▸ YOUR TASK: For this exercise, output the entries below exactly from the line that holds "Farm Yard Birthday" to the line that holds "Девушка и продукты питания", both ends included. No pictures belong in the copy.

▸ SUPPLIED MATERIAL:
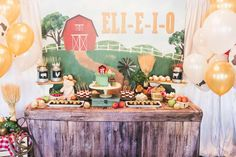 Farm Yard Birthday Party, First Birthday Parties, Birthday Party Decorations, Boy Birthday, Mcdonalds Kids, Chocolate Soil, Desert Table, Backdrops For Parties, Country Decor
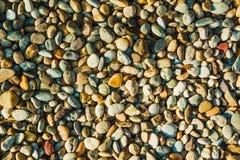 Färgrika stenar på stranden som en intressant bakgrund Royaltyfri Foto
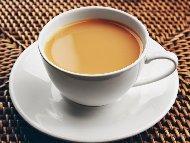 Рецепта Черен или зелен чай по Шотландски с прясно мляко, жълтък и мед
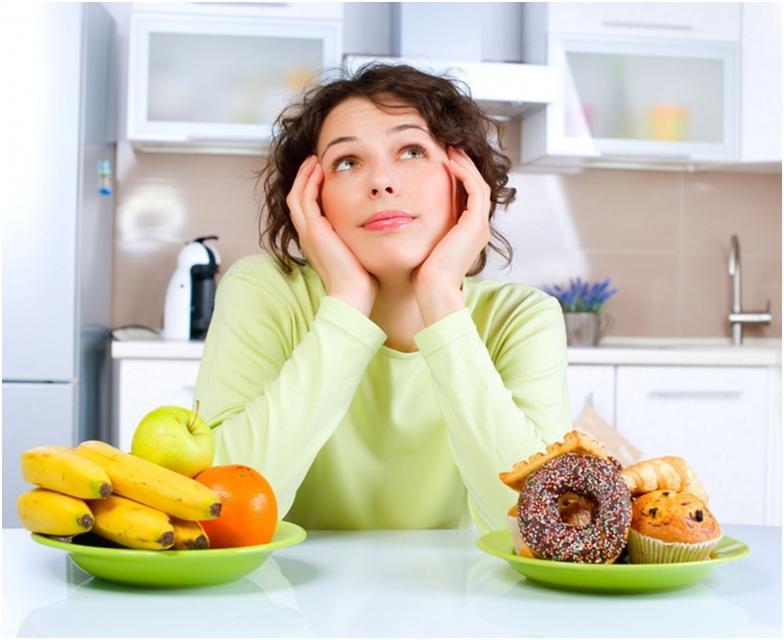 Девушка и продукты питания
* * *
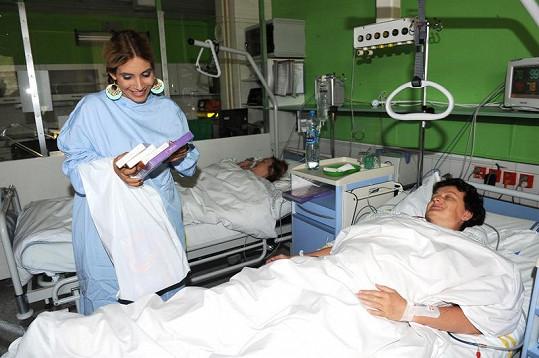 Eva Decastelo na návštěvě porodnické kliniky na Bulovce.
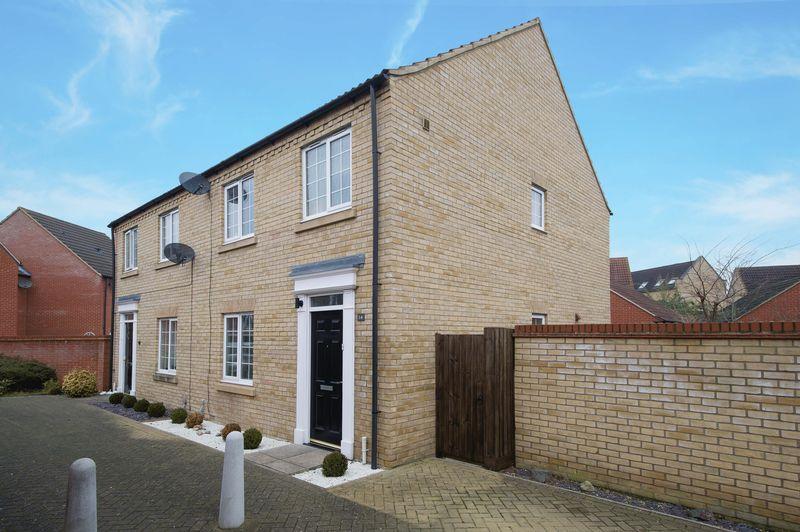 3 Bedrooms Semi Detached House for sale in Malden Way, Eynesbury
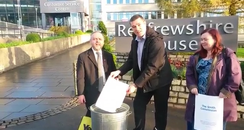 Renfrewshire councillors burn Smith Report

▸ EXPECTED ANSWER:
 Farm Yard Birthday Party, First Birthday Parties, Birthday Party Decorations, Boy Birthday, Mcdonalds Kids, Chocolate Soil, Desert Table, Backdrops For Parties, Country Decor
 Färgrika stenar på stranden som en intressant bakgrund Royaltyfri Foto
 Рецепта Черен или зелен чай по Шотландски с прясно мляко, жълтък и мед
 Девушка и продукты питания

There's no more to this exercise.